Tiny Ticks

Cesium Clock

 In our everyday real world we view change as an analog process. That is, it occurs continuously. Change is unlike a of chain with individual links forming the entirety chain rather than like a cable with no individual lengths. Change is not as a series of events happening end to end, one after the other, without breaks as in a chain. Analog change is continuous event from beginning to end. 

But in the quantum world, change is not continuous but occurs as individual events like the links in a chain jointed together to form a whole. Quantum change occurs in a connected series discrete chunks. And these chunks can be used as the "ticks" in a clock. 

Today the clock of last resort is an atomic clock which use the quantum "ticks" of a quantum event in that occurs in Cesium -133 atoms (the microwave electromagnetic radiation emitted or absorbed by the quantum transition (energy change) of  the ground state of Cesium-133 atoms). We define a total of  9,192,631,770 changes of the ground state of the Cesium-133 atom as 1 second. So it is that our smallest measure of change is one tick (1/9,192,631,770) of the Cesium-133 atomic clock. All other changes we observe and measure are measured relative to the "ticks" of this clock.

So how small is one "tick"? Well, the Cesium-133 atom clock ticks about 795 trillion "ticks" every time the earth makes a complete rotation ("day"). If you were sitting on the equator you would travel about  25 thousand  miles in a circle around the axis of the earth every rotation. And so it is that you would travel about 2 thousandths (0.002) of an inch per "click" of the atomic clock.
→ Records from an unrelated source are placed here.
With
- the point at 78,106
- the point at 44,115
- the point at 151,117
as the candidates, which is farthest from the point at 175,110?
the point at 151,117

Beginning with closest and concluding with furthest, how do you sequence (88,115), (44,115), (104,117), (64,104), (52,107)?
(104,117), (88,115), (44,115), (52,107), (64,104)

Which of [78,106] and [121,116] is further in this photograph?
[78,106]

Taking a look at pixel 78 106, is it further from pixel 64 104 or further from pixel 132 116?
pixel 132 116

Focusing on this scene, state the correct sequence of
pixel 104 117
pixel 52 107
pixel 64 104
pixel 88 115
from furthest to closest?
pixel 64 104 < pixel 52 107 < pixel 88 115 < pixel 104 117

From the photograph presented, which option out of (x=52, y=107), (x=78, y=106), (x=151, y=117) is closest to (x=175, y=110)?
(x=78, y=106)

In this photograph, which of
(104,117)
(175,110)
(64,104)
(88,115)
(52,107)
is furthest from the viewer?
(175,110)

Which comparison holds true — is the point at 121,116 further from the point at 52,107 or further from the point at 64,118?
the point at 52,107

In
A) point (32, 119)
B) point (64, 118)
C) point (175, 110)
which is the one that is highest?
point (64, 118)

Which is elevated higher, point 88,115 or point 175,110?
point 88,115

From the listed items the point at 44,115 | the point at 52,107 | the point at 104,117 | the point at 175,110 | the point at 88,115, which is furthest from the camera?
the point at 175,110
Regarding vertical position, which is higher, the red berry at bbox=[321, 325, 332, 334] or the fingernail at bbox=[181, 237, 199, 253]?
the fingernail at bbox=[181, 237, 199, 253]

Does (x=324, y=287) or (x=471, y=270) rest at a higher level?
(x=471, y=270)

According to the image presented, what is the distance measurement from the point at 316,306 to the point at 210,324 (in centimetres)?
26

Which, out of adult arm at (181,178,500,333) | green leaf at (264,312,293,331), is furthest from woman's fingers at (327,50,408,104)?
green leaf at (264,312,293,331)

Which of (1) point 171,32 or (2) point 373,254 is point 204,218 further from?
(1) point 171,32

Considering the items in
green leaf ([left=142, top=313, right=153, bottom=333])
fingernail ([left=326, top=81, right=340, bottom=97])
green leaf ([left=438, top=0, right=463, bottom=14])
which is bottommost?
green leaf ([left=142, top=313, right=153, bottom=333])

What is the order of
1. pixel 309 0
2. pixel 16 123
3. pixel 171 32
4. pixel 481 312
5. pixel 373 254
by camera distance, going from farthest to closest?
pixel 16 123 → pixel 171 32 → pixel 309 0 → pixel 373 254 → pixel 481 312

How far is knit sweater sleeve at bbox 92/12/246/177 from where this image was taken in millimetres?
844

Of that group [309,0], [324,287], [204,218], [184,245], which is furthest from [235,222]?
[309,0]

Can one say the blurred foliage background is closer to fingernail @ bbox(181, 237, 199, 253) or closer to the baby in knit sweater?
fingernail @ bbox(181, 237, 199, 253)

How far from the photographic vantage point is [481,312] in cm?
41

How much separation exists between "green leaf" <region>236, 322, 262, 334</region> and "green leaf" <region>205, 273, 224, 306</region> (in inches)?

That amounts a change in position that is equal to the thickness of two human hairs in 25,000 miles.

Yes, we can count the number of ticks. And, yes, we do use atomic clocks and their tiny ticks in real world applications. A familiar one is their use in Global Position Satellites (GPS) so that your cell phone can accurately tell you where in the whole wide world you are within in a few feet.